Schramma hatte schon vor drei Wochen mitgeteilt, die Stadt müsse einspringen - obwohl er noch vor einem Jahr gesagt hatte, die Stadt werde keinen Cent beisteuern. Heute wollte er dem Rat vorschlagen, eine „abgespeckte” Variante des Entwurfs des Architektenbüros Wandel, Hoefer, Lorch & Hirsch zu realisieren. Außerdem hatte er angekündigt, sich darum zu bemühen, das Land NRW für eine Beteiligung an den Kosten zu gewinnen. Würde die Stadt nun tatsächlich die Baukosten übernehmen, würde sie auch das Museum betreiben.

Der private Verein wäre außen vor. Außerdem hätten die vom Verein gewünschten Wechselausstellungen oder Kulturveranstaltungen keinen Platz. Aber so weit ist es noch nicht.

Statt eines Beschlussentwurfs ist jetzt lediglich eine Mitteilung der Verwaltung an die Fraktionen rausgegangen, in der es heißt, der wissenschaftliche Beirat zur Archäologischen Zone, dem Schramma vorsitzt, habe der Stadt Köln empfohlen, „auf der Grundlage der neuen wissenschaftlichen Befundlage im Bereich der archäologischen Grabungen den oberirdischen Baukörper kleiner als bisher geplant zu errichten”.

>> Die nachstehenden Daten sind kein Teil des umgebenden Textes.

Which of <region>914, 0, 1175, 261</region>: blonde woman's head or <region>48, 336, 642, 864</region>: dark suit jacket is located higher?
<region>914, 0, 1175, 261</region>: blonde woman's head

Es biete sich die Möglichkeit, das Architektenbüro zu beauftragen, „den Siegerentwurf mit reduziertem Bauvolumen weiterzuentwickeln”. Die „Zeugnisse der jüdischen Geschichte Kölns, die diesen historischen Ort geprägt haben”, sollen „als integraler Bestandteil der Archäologischen Zone einbezogen werden”. Erst den überarbeiteten Entwurf mit neuer Kostenaufstellung wolle die Verwaltung dem Rat vorlegen. Grundsätzlich hat der Rat schon für ein Jüdisches Museum auf dem Rathausplatz gestimmt.

Das Bauministerium NRW sagte, dass voraussichtlich erst dann über eine mögliche Beteiligung des Landes gesprochen werde, wenn der neue Entwurf vorliege.

Das Ministerium ist bereits an der Finanzierung der Archäologischen Zone, einem „Regionale 2010”-Projekt, beteiligt. Praktisch ist diese eh nicht in Gänze vom Jüdischen Museum zu trennen: Unterirdisch könnte die Archäologische Zone besucht werden, darüber würden sich dann Räume des Museums befinden. Der Leiter der Archäologischen Zone, Sven Schütte, würde die kleinere Variante bevorzugen. „Die Außenmauern gingen dann nicht durchs Römische durch”, sagt er. Die baulichen Reste wären nicht gefährdet.

Über die vertagte Entscheidung zu den Dimensionen des Museums ist der Privatverein nicht unglücklich. „So haben wir mehr Zeit, Geld aufzutreiben”, sagte Geschäftsführer Helmut Fußbroich. Das sei inzwischen gar nicht mehr so unwahrscheinlich. Am Mittwoch sei Vorstandssitzung, da werde ein potenzieller Geldgeber vorgestellt. Ob nun kleine oder große Version - im Herbst muss eine Entscheidung her. Denn bis zur Regionale 2010 will die Stadt schließlich etwas vorzeigen können.